Week 5 — Attention and Seq2Seq Machine Translation

Overview

This week introduces the single most important idea in modern NLP: attention. The setting is sequence-to-sequence machine translation — map a source sentence to a target sentence — where the limitation of RNNs becomes acute: an encoder must compress the entire source into one fixed vector, and a long sentence overflows it. Attention removes that bottleneck by letting the decoder look back at all encoder states and form a weighted combination relevant to the current output word. You will build an encoder-decoder translator, add attention, and watch translation quality on long sentences jump.

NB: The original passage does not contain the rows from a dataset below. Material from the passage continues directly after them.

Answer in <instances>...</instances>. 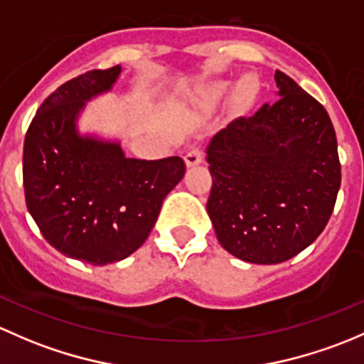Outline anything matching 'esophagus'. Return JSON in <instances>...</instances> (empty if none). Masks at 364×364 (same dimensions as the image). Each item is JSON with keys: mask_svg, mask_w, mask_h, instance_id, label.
<instances>
[{"mask_svg": "<svg viewBox=\"0 0 364 364\" xmlns=\"http://www.w3.org/2000/svg\"><path fill=\"white\" fill-rule=\"evenodd\" d=\"M183 159H186L187 168L196 166V164L203 163V151H200V149H193V151L187 152V154H186V157H183Z\"/></svg>", "mask_w": 364, "mask_h": 364, "instance_id": "esophagus-1", "label": "esophagus"}]
</instances>
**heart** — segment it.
Returning <instances> with one entry per match:
<instances>
[{
    "mask_svg": "<svg viewBox=\"0 0 364 364\" xmlns=\"http://www.w3.org/2000/svg\"><path fill=\"white\" fill-rule=\"evenodd\" d=\"M226 87H228V85L224 84V82H217V84H212L210 87H207L203 91V95H201V101H203L205 105H213L217 100L220 98V96L224 95ZM250 87H252V82H250V78H245V80L242 82V91L243 92L250 91Z\"/></svg>",
    "mask_w": 364,
    "mask_h": 364,
    "instance_id": "b5f03b06",
    "label": "heart"
}]
</instances>
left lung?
I'll return each instance as SVG.
<instances>
[{
    "label": "left lung",
    "instance_id": "8db88e82",
    "mask_svg": "<svg viewBox=\"0 0 364 364\" xmlns=\"http://www.w3.org/2000/svg\"><path fill=\"white\" fill-rule=\"evenodd\" d=\"M275 82V103L231 121L207 147L217 240L256 264L291 259L319 237L342 182L326 108L282 71Z\"/></svg>",
    "mask_w": 364,
    "mask_h": 364
}]
</instances>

This is the conceptual hinge of the course. The attention mechanism you build here, generalized and stacked, is the transformer of Week 6. Course 5’s linear algebra (dot products, softmax-weighted combinations) is the math; the new idea is using it to create dynamic, content-based connections between positions.

Readings

J&M Ch. 12: machine translation, the encoder-decoder architecture, and attention. Extract: the seq2seq bottleneck and how attention scores/weights are computed.
CS224N: seq2seq and attention lectures. Extract: additive (Bahdanau) vs multiplicative (Luong) attention and the alignment interpretation.
6.S191: sequence-modeling material. Extract: the bridge from recurrence to attention.

Key Concepts

The seq2seq bottleneck

An encoder RNN/LSTM (Week 3) reads the source into a final hidden state; a decoder RNN generates the target conditioned on it. The problem: one fixed-size vector must hold the whole source, so quality degrades sharply with length — the same fixed-state bottleneck Week 3 identified, now visibly limiting translation.

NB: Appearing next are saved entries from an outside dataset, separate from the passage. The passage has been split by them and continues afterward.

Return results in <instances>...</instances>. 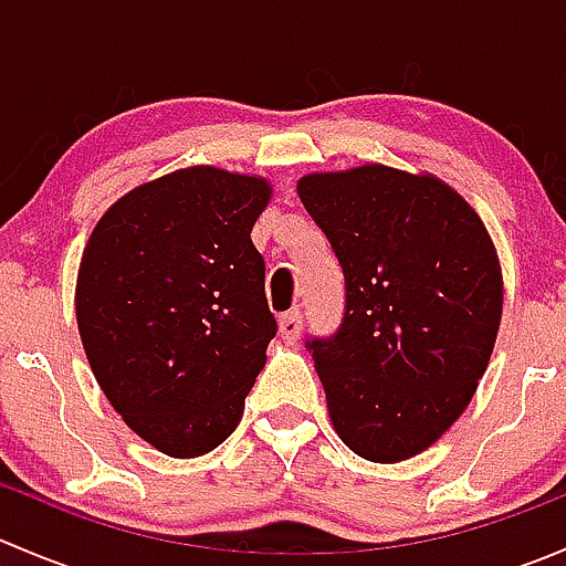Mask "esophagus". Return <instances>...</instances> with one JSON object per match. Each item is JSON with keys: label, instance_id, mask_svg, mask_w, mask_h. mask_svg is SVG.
<instances>
[{"label": "esophagus", "instance_id": "34e87169", "mask_svg": "<svg viewBox=\"0 0 566 566\" xmlns=\"http://www.w3.org/2000/svg\"><path fill=\"white\" fill-rule=\"evenodd\" d=\"M279 334H282L284 342H298V336H301L298 312H284V315L279 317Z\"/></svg>", "mask_w": 566, "mask_h": 566}]
</instances>
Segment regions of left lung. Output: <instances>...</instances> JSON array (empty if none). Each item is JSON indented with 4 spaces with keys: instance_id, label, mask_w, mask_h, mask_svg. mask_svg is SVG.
Wrapping results in <instances>:
<instances>
[{
    "instance_id": "1",
    "label": "left lung",
    "mask_w": 566,
    "mask_h": 566,
    "mask_svg": "<svg viewBox=\"0 0 566 566\" xmlns=\"http://www.w3.org/2000/svg\"><path fill=\"white\" fill-rule=\"evenodd\" d=\"M298 197L345 271V319L310 342L331 424L364 460L416 458L460 419L493 356L504 312L493 238L430 172H310Z\"/></svg>"
}]
</instances>
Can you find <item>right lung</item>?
<instances>
[{
	"label": "right lung",
	"instance_id": "add662e5",
	"mask_svg": "<svg viewBox=\"0 0 566 566\" xmlns=\"http://www.w3.org/2000/svg\"><path fill=\"white\" fill-rule=\"evenodd\" d=\"M271 180L197 167L130 188L101 216L76 276L90 369L125 424L169 458L241 424L276 319L251 230Z\"/></svg>",
	"mask_w": 566,
	"mask_h": 566
}]
</instances>
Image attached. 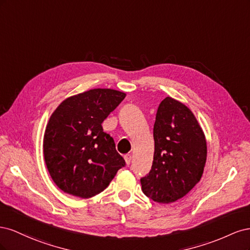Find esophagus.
<instances>
[{"label": "esophagus", "mask_w": 250, "mask_h": 250, "mask_svg": "<svg viewBox=\"0 0 250 250\" xmlns=\"http://www.w3.org/2000/svg\"><path fill=\"white\" fill-rule=\"evenodd\" d=\"M131 155L130 154H126V155H124V160H125V162H126V164L127 165H129L130 164V162H131Z\"/></svg>", "instance_id": "34e87169"}]
</instances>
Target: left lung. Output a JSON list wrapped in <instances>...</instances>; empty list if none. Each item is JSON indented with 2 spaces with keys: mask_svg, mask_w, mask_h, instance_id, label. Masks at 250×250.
Masks as SVG:
<instances>
[{
  "mask_svg": "<svg viewBox=\"0 0 250 250\" xmlns=\"http://www.w3.org/2000/svg\"><path fill=\"white\" fill-rule=\"evenodd\" d=\"M152 168L141 179L155 202H175L199 183L207 162L206 135L191 109L171 97L161 102L153 127Z\"/></svg>",
  "mask_w": 250,
  "mask_h": 250,
  "instance_id": "left-lung-1",
  "label": "left lung"
}]
</instances>
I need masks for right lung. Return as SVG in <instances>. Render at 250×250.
Masks as SVG:
<instances>
[{"mask_svg": "<svg viewBox=\"0 0 250 250\" xmlns=\"http://www.w3.org/2000/svg\"><path fill=\"white\" fill-rule=\"evenodd\" d=\"M125 97L111 88L89 89L66 98L51 115L43 134V157L50 176L64 193L93 197L125 166L101 125Z\"/></svg>", "mask_w": 250, "mask_h": 250, "instance_id": "1", "label": "right lung"}]
</instances>
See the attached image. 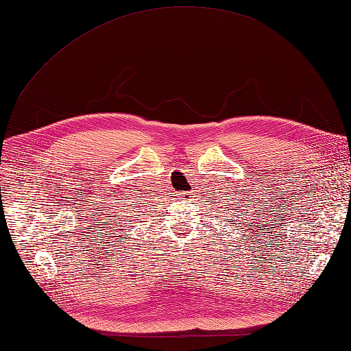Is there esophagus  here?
<instances>
[{
    "instance_id": "esophagus-1",
    "label": "esophagus",
    "mask_w": 351,
    "mask_h": 351,
    "mask_svg": "<svg viewBox=\"0 0 351 351\" xmlns=\"http://www.w3.org/2000/svg\"><path fill=\"white\" fill-rule=\"evenodd\" d=\"M191 198V193L189 192H187V193H183L182 195V199H189Z\"/></svg>"
}]
</instances>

Attention as content-based lookup

Attention lets the decoder, at each step, compute a relevance score between its current state (a query) and every encoder state (the keys), softmax them into weights, and take the weighted sum of encoder states (the values) as a context vector. The decoder thus reads the most relevant source words for the word it is currently producing:

\[ \alpha_{ij} = \text{softmax}_j(\text{score}(q_i, k_j)), \qquad c_i = \sum_j \alpha_{ij} v_j. \]

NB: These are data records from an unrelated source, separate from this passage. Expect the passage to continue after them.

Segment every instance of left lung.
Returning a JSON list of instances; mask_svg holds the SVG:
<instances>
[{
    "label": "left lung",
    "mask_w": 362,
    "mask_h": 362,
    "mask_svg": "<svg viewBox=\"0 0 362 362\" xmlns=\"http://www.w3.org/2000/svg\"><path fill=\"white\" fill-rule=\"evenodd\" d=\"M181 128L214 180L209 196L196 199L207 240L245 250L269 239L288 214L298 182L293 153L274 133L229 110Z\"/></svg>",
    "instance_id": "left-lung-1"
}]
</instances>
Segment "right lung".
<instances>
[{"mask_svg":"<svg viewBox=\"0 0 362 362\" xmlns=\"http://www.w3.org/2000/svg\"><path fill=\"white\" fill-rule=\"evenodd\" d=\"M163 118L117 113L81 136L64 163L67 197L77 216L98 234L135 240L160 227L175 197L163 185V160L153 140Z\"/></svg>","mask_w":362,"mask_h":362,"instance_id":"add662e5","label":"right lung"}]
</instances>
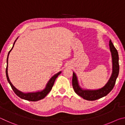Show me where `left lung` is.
<instances>
[{
    "label": "left lung",
    "mask_w": 125,
    "mask_h": 125,
    "mask_svg": "<svg viewBox=\"0 0 125 125\" xmlns=\"http://www.w3.org/2000/svg\"><path fill=\"white\" fill-rule=\"evenodd\" d=\"M109 47L112 58V73L108 81L102 88L98 89H87L80 86L75 73L73 72L72 85L75 93L86 100H95L107 95L113 89L115 84L116 80L119 73L118 54L117 50L114 47L111 40L109 41Z\"/></svg>",
    "instance_id": "left-lung-1"
}]
</instances>
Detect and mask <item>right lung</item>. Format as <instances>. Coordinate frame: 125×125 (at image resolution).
I'll list each match as a JSON object with an SVG mask.
<instances>
[{
	"label": "right lung",
	"instance_id": "add662e5",
	"mask_svg": "<svg viewBox=\"0 0 125 125\" xmlns=\"http://www.w3.org/2000/svg\"><path fill=\"white\" fill-rule=\"evenodd\" d=\"M18 39V37L16 39L15 41L14 42L13 46H12V47L11 50H10V51L8 53V57H7V68H6V75H7V78L8 80V82H9V83L10 84V86L12 88V89L13 90L14 93H15L16 95L17 96H18L19 98H21L22 99H24V100H26L28 101H39L40 100H41V99H43V98H45L46 96L50 92V91L51 90L52 86L53 85L54 83L56 80V79L58 77V76L62 72L60 71L58 72L57 73L55 74L54 75H53L52 77L50 78V80H48V82L47 83L46 85L45 88L43 89V90H39L37 91V92H30V93H24L21 92V91L19 90L18 89L15 87V86L12 85V84L11 83L10 80L9 79V76H8V58H9V55L10 54V52H11V51L12 50V48H13L15 43L17 39Z\"/></svg>",
	"mask_w": 125,
	"mask_h": 125
}]
</instances>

The score can be a dot product (multiplicative) or a small MLP (additive). The weights \(\alpha\) are interpretable as soft alignment between source and target words.

Query, key, value — the abstraction that becomes the transformer

Framing attention as (query, key, value) is deliberate: it generalizes beyond translation. Self-attention uses the same sequence as queries, keys, and values, letting every token attend to every other token — that is the transformer block (Week 6). Recognizing seq2seq attention and self-attention as the same operation is the key insight of this week.

Decoding

Generation is sequential: greedy decoding takes the argmax each step; beam search keeps the top-\(k\) partial hypotheses for better global sequences. Evaluation uses BLEU (n-gram overlap with references) and its known limitations.

Theory Exercises

Explain the fixed-vector bottleneck quantitatively and how attention removes it.
Derive the attention weights and context vector; contrast additive and multiplicative scoring and their cost.
Cast attention in query/key/value terms and show how self-attention is the special case keys=values=queries-source.
Compare greedy vs beam search; explain when beam helps and the length-bias problem.
Define BLEU and discuss why it correlates imperfectly with translation quality.

Implementation

Build an encoder-decoder translator in seq2seq_attention/ (LSTM encoder/decoder from Week 3) on a small MT dataset. First without attention, then add (multiplicative) attention with the query/key/value formulation. Implement greedy and beam decoding. Visualize the attention alignment matrix.

Experiments

BLEU with vs without attention, bucketed by source-sentence length — show attention’s gain concentrates on long sentences. Beam-width sweep on BLEU. Inspect alignment heatmaps for sensible source-target correspondence.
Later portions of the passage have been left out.